Bald eagle count quadruples, thanks in part to eBird data boost
By Gustave Axelson
For the past 50 years, the U.S. Fish and Wildlife Service (USFWS) has been assembling counts of bald eagle nests to track the triumphant recovery of America’s national symbol. But in its new bald eagle population report – tabulated with the help of results using eBird data from the Cornell Lab of Ornithology – the USFWS found many more eagles than previously thought to exist in the Lower 48 states.
A lot more.
The latest USFWS Bald Eagle Population Update report estimates more than quadruple the eagle population noted in the 2009 report, or 316,708 eagles across the contiguous United States. The rising number of bald eagles undoubtedly reflects the continuing conservation success story that stretches back to the banning of DDT in 1972. But it also represents a major advance in using citizen-science powered supercomputing to generate better estimates for the eagle population.
“Working with Cornell to integrate data from our aerial surveys with eBird relative abundance data on bald eagles is one of the most impressive ways the we have engaged with citizen science programs to date,” said Jerome Ford, USFWS migratory birds program assistant director. “This critical information was imperative to accurately estimate the bald eagle population in the contiguous United States, and we look forward to working with Cornell in the future.”
In addition, the new USFWS report estimates 71,467 nesting pairs of bald eagles in the Lower 48 states, which is double the number of eagle nests noted in the 2009 report – and many multitudes higher than the all-time recorded low of 417 known eagle nests in 1963. Back then, the popular use of DDT pesticides after World War II had decimated the eagle population. In 1967, the bald eagle received protection under the predecessor to the federal Endangered Species Act (ESA). Then in 1972, the United States banned DDT.
Thanks to legal protections, captive-breeding programs and habitat protection around nests, the bald eagle population rebounded. The USFWS tracked the recovery through counts from states and by aerial surveys every few years, as pilots from the agency’s Migratory Bird Program flew eagle-counting missions over high-density eagle-nesting areas to count numbers of occupied nests.
But for this latest USFWS report, the federal government collaborated for the first time with the Cornell Lab to augment their aerial surveys with a big-data population model generated by eBird.

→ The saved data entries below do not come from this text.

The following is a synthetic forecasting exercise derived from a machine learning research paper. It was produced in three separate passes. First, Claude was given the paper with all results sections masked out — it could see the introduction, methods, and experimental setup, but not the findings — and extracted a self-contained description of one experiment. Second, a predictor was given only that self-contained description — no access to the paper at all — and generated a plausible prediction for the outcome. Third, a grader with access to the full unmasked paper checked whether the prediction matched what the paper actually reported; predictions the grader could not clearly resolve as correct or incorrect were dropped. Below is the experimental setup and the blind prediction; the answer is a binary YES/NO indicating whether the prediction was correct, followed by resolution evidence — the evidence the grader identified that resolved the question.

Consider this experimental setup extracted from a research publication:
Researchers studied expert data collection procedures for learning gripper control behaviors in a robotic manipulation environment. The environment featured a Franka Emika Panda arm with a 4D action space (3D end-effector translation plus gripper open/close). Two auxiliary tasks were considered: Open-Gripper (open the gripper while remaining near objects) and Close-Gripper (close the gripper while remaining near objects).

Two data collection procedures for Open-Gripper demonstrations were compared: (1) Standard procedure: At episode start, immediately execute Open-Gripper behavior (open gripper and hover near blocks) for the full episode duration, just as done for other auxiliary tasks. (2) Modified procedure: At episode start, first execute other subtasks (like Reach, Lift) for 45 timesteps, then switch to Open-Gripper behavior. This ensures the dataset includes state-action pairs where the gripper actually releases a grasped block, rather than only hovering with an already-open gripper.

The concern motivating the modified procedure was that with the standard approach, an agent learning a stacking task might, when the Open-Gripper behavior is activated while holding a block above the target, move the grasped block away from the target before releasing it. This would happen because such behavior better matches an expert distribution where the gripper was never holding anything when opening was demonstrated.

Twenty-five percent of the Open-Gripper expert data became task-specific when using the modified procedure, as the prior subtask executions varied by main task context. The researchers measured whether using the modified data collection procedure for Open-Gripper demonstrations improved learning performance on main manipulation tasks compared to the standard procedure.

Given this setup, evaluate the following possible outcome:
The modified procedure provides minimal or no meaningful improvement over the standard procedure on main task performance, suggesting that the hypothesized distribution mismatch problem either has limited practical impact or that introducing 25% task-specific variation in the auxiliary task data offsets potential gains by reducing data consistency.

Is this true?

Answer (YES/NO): NO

The computer science that built the eBird model was powered by citizen science. More than 180,000 birders shared data with the Cornell Lab by uploading eBird checklists – tallies of which bird species they saw, and how many, in a single outing. Cornell Lab scientists then developed a model that uses eBird estimates of relative abundance for bald eagles to generate numbers of occupied nesting territories in the areas that USFWS were not able to cover in their aerial surveys.
“One of our main objectives was to see if population modeling based on eBird data would enhance the survey work the Fish and Wildlife Service was already doing,” said Viviana Ruiz-Gutierrez, assistant director of Cornell Lab’s Center for Avian Population Studies, who supervised the lab’s role in this partnership. “We’re hoping that this will allow the Fish and Wildlife Service to track bald eagle populations over a much wider area in the most cost-effective manner in the future.”
And, Ruiz-Gutierrez says, she also hopes those eagle models continue to show positive momentum. Since the USFWS delisted the bald eagle from the ESA in 2007 – a historic moment for species recovery under the act – the number of known occupied nests in the Lower 48 states has more than doubled, according to the latest report.
“It’s a great American conservation success story,” Cornell Lab Center for Avian Population Studies Senior Director Amanda Rodewald said March 24 at a virtual press conference hosted by the USFWS. She thanked the agency for hosting the event to celebrate eagle recovery, and to celebrate the role of citizen science – the thousands of birders who shared their observations to help build the population models.
“It’s heartening to see how we can all come together in different ways to conserve the birds that we all cherish,” Rodewald said. “We at the Cornell Lab hope that this is just the beginning of many more successful collaborations with the Fish and Wildlife Service.”
Gustave Axelson is the editorial director at the Cornell Lab of Ornithology.